Una sfida a colpi di spray

12 Dicembre 2013


Quattro artisti. Tre giudici. Due prove. Un solo vincitore. Il conto alla rovescia porta all’ultima puntata di Street Art, la serie che ha visto Frankie HI-NRG accompagnarci in un lungo e appassionato viaggio nell’Italia dell’underground; alla scoperta dei musei a cielo aperto che costellano le periferie delle nostre città, svelando nomi di maestri dello stencil e dello spray, mostrando piccoli e grandi capolavori della contemporaneità.

È tempo di incoronare l’artista che più di ogni altro sa rappresentare lo spirito eclettico di questo linguaggi espressivo: sfida all’ultimo spray quella che va in scena all’Ex Mattatoio del Testaccio, nella periferia di Roma; con un poker di writer chiamati ad affrontarsi sulla “breve” e sulla “lunga” distanza. Creando prima un pezzo di dimensioni ridotte, confinato alle pareti tridimensionali di un cubo; liberando in seguito il proprio estro su un wall.

Ad affrontarsi sono l’universo onirico di AliCé, che fa dell’elemento favolistico il proprio segno distintivo e l’energia esplosiva di JB Rock, caldamente consigliato dall’amico Fabri Fibra; le caleidoscopiche composizioni di MrFijodor e la ruspante vitalità di El Euro, artista che ai contesti urbani preferisce di gran lunga le placide atmosfere rurali della campagna torinese. Quattro universi paralleli, altrettanti modi di esprimere la propria irresistibile creatività.

A determinare il writer vincente una giuria d’eccezione.

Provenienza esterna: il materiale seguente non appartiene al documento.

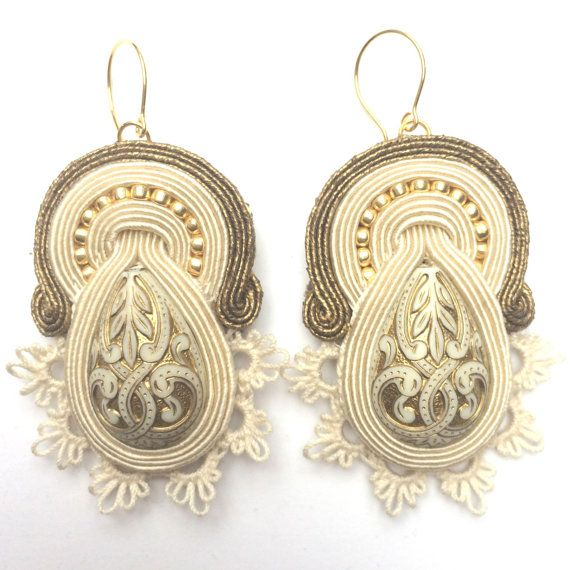 Soutache earrings with tatting Tea Fantasies drop by Lolissa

Composta da Ozmo, nome di punta della scena artistica italiana e internazionale; da Francesca Mezzano, che con la 999Contemporary di Roma offre spazi e occasioni importanti perché gli street artist escano dal sottobosco e possano condividere il proprio lavoro; e, infine, dal critico d’arte Gianluca Marziani, al lavoro nell’edizione 2011 della Biennale di Venezia.

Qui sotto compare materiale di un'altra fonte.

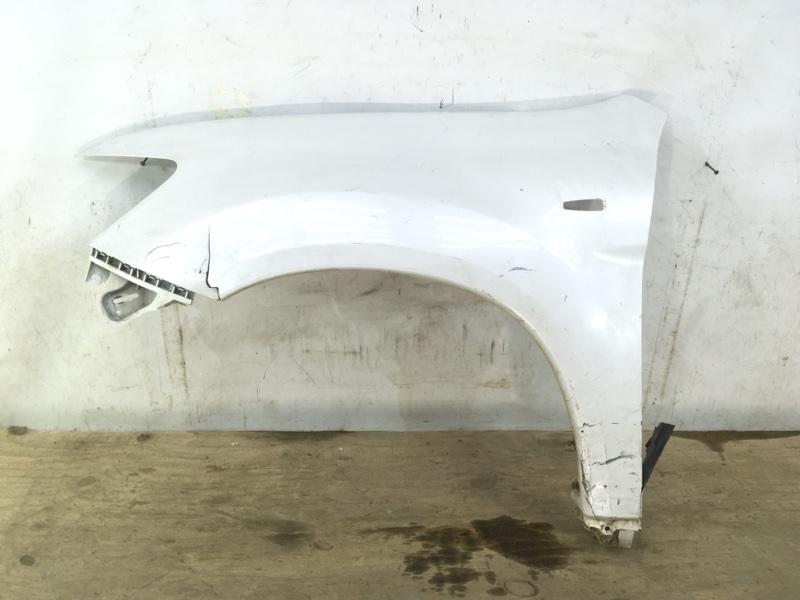 Крыло Mitsubishi Asx 1 2010 переднее левое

La curiosità – Se la sua opera è paragonabile alla Cappella Sistina lui non può che essere un novello Michelangelo! Ozmo è tra gli autori dei contestati graffiti comparsi in via Watteau a Milano, sul muro esterno del Centro Sociale Leoncavallo. Un’opera collettiva che, nel 2006, ottenne l’appoggio dell’allora assessore alla cultura della città, Vittorio Sgarbi, in prima linea contro la proposta della loro cancellazione. Fu in quei giorni che lo stesso Sgarbi paragonò l’intervento al capolavoro michelangiolesco, riconoscendo l’importanza culturale della street-art.